Mit politischen Enthüllungen wurde „Der Spiegel“ einst zum Leitmedium der deutschen Presselandschaft. Doch wird das Nachrichtenmagazin 70 Jahre nach seiner Gründung dieser Zuschreibung noch gerecht?
Das deutsche Flaggschiff des Nachrichten-Journalismus Der Spiegel ist ein Kind der Besatzungszeit nach dem Zweiten Weltkrieg. In der ersten Redaktion saßen junge Männer, viele von ihnen – wegen des damaligen Mangels an Stoffen und ziviler Kleidung – in gefärbten Wehrmachtsuniformen. Geführt wurden sie von John Chaloner, einem britischen Presseoffizier, und dem aus dem Exil heimgekehrten Journalisten Harry Bohrer. Gemeinsam wollten sie im zerstörten Deutschland eine Zeitschrift nach dem Vorbild des US-amerikanischen Nachrichtenmagazins Time aufbauen und waren sich mit ihren deutschen Mitarbeitern in der Ablehnung von NS-Diktatur und Obrigkeitsdenken einig. Als Verfechter eines radikalen gesellschaftlichen Neuanfangs scheute Diese Woche, wie die Publikation 1946 zunächst hieß, auch vor Kritik an den alliierten Besatzungsmächten nicht zurück. Diese entledigten sich der Opposition aus dem eigenen Haus, indem sie die Woche in deutsche Hände übergaben. Am 4. Januar 1947 erschien die erste Ausgabe des in Der Spiegel umbenannten Magazins mit Rudolf Augstein als Herausgeber und Chefredakteur.
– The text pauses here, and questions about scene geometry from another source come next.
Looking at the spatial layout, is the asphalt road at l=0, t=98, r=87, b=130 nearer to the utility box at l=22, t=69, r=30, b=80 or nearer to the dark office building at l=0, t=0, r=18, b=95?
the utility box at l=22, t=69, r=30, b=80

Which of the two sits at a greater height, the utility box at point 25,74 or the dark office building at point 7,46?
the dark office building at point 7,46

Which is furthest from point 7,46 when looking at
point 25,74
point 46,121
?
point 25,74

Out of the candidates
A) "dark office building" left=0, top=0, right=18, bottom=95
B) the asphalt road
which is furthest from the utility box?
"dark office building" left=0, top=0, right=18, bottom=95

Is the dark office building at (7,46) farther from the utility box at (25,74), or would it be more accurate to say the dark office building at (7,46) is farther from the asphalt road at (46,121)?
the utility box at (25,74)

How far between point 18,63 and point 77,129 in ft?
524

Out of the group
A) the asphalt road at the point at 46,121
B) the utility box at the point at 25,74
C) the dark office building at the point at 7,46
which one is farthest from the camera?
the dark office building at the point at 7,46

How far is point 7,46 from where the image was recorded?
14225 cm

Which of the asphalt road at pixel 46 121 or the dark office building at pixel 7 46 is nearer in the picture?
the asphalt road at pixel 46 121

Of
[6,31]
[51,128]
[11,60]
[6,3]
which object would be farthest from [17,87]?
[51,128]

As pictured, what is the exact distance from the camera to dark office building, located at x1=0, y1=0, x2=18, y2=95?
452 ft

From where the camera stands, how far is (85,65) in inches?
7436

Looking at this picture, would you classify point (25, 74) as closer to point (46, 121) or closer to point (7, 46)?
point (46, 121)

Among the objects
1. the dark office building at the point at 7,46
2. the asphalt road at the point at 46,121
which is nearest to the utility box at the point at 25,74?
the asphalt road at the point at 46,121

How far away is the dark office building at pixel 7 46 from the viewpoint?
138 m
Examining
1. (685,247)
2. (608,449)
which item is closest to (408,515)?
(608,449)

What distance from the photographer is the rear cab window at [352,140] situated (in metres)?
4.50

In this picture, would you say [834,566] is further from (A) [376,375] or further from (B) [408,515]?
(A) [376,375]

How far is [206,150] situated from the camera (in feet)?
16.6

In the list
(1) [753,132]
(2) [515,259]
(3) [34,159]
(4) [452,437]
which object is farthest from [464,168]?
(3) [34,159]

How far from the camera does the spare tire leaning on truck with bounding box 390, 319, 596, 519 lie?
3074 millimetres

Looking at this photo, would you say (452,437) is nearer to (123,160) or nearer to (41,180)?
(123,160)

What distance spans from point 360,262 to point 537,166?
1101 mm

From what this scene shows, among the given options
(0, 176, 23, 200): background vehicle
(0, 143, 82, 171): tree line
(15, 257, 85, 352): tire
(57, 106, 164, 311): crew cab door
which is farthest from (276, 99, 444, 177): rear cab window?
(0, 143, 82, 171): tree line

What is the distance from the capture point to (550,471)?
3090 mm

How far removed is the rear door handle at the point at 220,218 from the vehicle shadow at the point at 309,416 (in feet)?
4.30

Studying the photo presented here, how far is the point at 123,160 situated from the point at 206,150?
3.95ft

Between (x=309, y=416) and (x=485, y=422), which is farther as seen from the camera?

Das gelebte Ideal einer wehrhaften Demokratie ist das bedeutendste Erbe des Spiegel, der ansonsten keine feste politische Agenda verfolgte. Augstein nannte das Magazin einmal „im Zweifel links“, doch zeigt gerade die Kritik, die das linke politische Lager immer wieder am Spiegel äußerte, wie groß deren Enttäuschung über dessen „neutrale“ Haltung etwa zur 68er-Bewegung in Deutschland war. Allerdings beruht dieser Vorwurf auf einem grundsätzlichen Missverständnis: Augstein verstand seine Publikation als ersten Wächter der Demokratie und nicht als Propagandist gesellschaftlicher Entwicklungen. Ins Herz des redaktionellen Selbstverständnisses trifft hingegen die Kritik an Sprache und Erzählstil des Magazins: Hans Magnus Enzensberger monierte bereits 1957, die auf das politische Personal zugeschnittenen Geschichten seien nur ein Ersatzstoff für wahre, an Problemen und Sachfragen orientierte Aufklärung.